Required task
Quote the lines from the line holding "Taking a look at the picture, is" to the very end of the listing, exactly, and no others.

##### Raw records #####

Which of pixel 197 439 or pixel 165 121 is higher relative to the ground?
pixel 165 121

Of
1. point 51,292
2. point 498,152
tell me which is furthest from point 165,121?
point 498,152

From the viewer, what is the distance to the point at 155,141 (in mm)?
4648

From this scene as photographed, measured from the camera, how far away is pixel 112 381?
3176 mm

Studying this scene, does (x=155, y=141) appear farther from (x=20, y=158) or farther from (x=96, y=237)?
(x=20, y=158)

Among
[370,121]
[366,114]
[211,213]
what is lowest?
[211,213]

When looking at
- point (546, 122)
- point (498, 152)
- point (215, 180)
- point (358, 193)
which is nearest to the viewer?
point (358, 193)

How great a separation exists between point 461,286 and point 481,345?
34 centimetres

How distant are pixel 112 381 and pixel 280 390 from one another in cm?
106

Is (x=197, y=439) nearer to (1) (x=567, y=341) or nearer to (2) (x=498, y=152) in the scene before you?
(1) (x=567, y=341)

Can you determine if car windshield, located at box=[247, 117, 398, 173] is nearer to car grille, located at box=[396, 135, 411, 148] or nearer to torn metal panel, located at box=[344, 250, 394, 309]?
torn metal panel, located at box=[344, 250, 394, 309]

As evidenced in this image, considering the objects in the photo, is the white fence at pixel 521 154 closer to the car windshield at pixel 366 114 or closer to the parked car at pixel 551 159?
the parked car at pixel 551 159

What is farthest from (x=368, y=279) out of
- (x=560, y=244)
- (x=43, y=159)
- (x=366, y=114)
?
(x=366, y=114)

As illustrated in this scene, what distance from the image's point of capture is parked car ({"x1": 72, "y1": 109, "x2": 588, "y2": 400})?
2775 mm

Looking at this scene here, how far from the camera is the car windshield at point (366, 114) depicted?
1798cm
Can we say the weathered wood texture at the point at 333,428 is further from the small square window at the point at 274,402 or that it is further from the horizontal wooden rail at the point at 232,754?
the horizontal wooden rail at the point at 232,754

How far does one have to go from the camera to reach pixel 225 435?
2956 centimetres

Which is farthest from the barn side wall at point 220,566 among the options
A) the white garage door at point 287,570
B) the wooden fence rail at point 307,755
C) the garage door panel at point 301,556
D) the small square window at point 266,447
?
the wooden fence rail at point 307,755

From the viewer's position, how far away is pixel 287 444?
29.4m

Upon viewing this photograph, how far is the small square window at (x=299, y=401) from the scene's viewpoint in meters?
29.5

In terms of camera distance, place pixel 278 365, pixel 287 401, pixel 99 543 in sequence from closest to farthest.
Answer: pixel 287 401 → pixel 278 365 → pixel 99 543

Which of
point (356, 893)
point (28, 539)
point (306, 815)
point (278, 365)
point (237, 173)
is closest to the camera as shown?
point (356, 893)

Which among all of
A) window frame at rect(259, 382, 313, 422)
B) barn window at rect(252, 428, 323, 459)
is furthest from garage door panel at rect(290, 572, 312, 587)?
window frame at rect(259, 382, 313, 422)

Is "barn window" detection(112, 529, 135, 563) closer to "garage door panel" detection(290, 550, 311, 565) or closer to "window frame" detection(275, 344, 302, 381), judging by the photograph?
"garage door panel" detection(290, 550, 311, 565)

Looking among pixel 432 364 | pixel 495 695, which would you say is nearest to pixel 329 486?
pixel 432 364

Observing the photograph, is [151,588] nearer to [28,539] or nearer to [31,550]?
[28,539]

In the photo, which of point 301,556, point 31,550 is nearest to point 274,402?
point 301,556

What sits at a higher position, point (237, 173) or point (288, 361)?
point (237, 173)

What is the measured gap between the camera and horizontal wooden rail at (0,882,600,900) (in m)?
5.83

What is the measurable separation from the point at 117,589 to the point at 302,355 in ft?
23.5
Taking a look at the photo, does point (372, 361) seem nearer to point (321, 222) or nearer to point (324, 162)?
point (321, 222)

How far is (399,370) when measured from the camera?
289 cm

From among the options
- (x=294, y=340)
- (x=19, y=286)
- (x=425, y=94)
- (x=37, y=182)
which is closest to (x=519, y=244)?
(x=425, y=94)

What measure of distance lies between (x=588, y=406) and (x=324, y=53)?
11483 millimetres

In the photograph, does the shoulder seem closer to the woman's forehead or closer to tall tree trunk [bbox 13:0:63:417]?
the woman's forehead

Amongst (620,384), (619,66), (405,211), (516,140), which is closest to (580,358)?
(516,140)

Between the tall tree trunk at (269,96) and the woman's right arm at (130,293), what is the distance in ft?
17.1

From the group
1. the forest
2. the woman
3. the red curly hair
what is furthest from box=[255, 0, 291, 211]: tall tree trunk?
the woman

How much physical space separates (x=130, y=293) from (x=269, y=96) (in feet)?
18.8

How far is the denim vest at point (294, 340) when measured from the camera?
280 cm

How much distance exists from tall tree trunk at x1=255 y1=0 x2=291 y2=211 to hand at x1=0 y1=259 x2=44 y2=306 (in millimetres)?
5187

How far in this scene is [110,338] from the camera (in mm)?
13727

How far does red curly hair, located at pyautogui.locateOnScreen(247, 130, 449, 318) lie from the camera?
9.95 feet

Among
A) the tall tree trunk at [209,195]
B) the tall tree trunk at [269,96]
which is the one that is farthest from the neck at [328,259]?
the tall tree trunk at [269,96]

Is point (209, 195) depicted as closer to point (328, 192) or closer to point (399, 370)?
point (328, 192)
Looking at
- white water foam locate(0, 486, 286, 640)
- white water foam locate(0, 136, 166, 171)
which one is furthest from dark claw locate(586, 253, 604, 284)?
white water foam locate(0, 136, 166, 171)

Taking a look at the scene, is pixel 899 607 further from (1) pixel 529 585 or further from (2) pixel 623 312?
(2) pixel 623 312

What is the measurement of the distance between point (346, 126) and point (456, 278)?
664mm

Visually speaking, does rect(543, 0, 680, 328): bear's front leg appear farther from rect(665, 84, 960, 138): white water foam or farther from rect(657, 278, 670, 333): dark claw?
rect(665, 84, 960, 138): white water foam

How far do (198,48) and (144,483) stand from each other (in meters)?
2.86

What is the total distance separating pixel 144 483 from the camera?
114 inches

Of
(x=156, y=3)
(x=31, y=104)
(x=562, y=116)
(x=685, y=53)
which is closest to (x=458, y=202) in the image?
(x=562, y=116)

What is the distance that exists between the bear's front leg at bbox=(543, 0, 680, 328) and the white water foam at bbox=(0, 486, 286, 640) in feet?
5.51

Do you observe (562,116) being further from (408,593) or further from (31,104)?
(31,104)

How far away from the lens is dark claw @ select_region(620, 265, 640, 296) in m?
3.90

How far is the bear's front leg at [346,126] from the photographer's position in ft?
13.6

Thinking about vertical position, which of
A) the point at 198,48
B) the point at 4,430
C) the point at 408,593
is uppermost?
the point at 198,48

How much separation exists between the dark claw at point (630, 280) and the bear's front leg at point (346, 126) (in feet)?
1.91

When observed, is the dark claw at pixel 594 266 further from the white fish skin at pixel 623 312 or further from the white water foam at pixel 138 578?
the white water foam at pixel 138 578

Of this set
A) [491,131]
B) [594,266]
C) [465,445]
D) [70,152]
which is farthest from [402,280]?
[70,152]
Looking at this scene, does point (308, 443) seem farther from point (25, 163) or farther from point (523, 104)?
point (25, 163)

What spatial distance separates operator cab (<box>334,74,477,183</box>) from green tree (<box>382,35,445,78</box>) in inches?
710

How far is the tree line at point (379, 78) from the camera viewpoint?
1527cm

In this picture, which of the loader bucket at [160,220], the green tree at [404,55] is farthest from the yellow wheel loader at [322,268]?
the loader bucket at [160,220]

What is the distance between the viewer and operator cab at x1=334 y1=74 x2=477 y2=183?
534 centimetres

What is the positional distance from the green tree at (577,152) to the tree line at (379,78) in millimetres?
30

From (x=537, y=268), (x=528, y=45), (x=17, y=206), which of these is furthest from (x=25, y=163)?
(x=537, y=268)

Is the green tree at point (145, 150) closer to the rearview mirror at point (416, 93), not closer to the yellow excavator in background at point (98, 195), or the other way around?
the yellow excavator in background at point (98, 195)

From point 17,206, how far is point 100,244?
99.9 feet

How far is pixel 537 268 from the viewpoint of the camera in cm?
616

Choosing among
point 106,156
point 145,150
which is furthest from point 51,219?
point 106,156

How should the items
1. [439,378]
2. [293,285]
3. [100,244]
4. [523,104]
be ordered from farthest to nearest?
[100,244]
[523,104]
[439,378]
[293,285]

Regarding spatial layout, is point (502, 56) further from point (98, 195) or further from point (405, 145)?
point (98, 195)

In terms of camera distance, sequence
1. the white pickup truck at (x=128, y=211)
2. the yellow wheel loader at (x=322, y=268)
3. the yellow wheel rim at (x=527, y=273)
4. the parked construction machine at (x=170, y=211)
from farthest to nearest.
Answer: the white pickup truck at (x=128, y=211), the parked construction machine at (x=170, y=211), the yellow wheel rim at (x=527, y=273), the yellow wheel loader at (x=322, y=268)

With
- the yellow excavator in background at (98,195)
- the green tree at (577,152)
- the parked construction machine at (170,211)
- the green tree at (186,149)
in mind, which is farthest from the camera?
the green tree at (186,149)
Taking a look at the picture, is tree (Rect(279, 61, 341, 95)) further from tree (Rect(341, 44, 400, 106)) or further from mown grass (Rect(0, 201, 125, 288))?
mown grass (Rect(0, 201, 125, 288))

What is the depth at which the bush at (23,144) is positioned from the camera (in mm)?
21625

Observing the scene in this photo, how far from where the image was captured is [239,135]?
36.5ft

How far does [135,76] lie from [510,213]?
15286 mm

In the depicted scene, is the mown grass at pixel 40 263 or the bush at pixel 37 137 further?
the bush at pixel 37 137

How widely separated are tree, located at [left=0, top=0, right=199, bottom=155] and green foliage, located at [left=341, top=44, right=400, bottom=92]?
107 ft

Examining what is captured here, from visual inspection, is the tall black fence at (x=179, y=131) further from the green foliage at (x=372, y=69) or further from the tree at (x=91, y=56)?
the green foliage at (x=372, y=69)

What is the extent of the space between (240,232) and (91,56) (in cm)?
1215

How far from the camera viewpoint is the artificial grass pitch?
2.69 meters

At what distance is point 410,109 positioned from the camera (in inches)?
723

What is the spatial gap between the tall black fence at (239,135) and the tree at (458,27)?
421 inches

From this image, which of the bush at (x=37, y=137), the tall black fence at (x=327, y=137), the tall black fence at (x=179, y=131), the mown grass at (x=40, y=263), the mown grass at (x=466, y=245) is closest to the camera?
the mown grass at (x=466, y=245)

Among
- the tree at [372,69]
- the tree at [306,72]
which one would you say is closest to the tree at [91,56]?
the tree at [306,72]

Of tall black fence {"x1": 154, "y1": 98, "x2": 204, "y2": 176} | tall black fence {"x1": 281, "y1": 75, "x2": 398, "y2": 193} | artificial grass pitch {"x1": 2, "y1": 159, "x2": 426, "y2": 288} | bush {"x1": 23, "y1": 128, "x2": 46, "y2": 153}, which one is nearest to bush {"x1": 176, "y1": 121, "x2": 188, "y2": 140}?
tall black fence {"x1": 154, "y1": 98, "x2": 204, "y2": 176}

#####

Solution
Taking a look at the picture, is tree (Rect(279, 61, 341, 95)) further from tree (Rect(341, 44, 400, 106)) or further from mown grass (Rect(0, 201, 125, 288))?
mown grass (Rect(0, 201, 125, 288))

What is the depth at which the bush at (23,144) is positioned from the camera (in mm)?
21625

Observing the scene in this photo, how far from where the image was captured is [239,135]?
36.5ft

How far does [135,76] lie from [510,213]?
15286 mm

In the depicted scene, is the mown grass at pixel 40 263 or the bush at pixel 37 137 further?
the bush at pixel 37 137

How widely separated are tree, located at [left=0, top=0, right=199, bottom=155] and green foliage, located at [left=341, top=44, right=400, bottom=92]?
107 ft

Examining what is captured here, from visual inspection, is the tall black fence at (x=179, y=131) further from the green foliage at (x=372, y=69) or further from the tree at (x=91, y=56)?
the green foliage at (x=372, y=69)

What is the extent of the space between (240,232) and (91,56) (in cm)?
1215

How far from the camera viewpoint is the artificial grass pitch?
2.69 meters

At what distance is point 410,109 positioned from the camera (in inches)?
723

What is the spatial gap between the tall black fence at (239,135) and the tree at (458,27)?
421 inches

From this image, which of the bush at (x=37, y=137), the tall black fence at (x=327, y=137), the tall black fence at (x=179, y=131), the mown grass at (x=40, y=263), the mown grass at (x=466, y=245) is closest to the camera?
the mown grass at (x=466, y=245)

Among
- the tree at [372,69]
- the tree at [306,72]
which one would you say is closest to the tree at [91,56]?
the tree at [306,72]

Of tall black fence {"x1": 154, "y1": 98, "x2": 204, "y2": 176} | tall black fence {"x1": 281, "y1": 75, "x2": 398, "y2": 193} | artificial grass pitch {"x1": 2, "y1": 159, "x2": 426, "y2": 288} | bush {"x1": 23, "y1": 128, "x2": 46, "y2": 153}, which one is nearest to bush {"x1": 176, "y1": 121, "x2": 188, "y2": 140}?
tall black fence {"x1": 154, "y1": 98, "x2": 204, "y2": 176}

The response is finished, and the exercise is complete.